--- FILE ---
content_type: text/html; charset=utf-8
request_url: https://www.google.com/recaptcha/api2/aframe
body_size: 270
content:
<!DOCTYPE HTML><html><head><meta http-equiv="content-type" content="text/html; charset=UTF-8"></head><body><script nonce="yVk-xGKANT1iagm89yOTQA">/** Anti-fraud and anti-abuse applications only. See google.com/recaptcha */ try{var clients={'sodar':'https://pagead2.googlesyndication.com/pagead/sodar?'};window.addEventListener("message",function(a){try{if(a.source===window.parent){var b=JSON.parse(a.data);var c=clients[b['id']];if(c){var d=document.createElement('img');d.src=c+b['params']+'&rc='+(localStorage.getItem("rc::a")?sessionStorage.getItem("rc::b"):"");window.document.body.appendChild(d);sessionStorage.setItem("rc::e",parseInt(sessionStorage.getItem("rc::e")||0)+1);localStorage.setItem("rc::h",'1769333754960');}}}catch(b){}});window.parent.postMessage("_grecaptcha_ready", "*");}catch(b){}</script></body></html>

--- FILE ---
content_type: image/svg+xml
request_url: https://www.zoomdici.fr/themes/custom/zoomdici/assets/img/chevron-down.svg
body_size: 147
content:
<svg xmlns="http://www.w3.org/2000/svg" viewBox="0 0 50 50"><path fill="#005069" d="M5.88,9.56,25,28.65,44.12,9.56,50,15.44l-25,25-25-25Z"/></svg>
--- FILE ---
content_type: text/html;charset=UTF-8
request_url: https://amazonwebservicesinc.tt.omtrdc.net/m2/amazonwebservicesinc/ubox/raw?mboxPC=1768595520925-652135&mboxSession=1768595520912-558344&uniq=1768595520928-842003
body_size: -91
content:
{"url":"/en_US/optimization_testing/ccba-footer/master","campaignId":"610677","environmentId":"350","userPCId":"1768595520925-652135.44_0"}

**Task item**
For this exercise, copy the lines from the one that contains "body_size: 147" through the last line of the records, exactly and only those.

**The completed task**
body_size: 147
content:
<svg xmlns="http://www.w3.org/2000/svg" viewBox="0 0 50 50"><path fill="#005069" d="M5.88,9.56,25,28.65,44.12,9.56,50,15.44l-25,25-25-25Z"/></svg>
--- FILE ---
content_type: text/html;charset=UTF-8
request_url: https://amazonwebservicesinc.tt.omtrdc.net/m2/amazonwebservicesinc/ubox/raw?mboxPC=1768595520925-652135&mboxSession=1768595520912-558344&uniq=1768595520928-842003
body_size: -91
content:
{"url":"/en_US/optimization_testing/ccba-footer/master","campaignId":"610677","environmentId":"350","userPCId":"1768595520925-652135.44_0"}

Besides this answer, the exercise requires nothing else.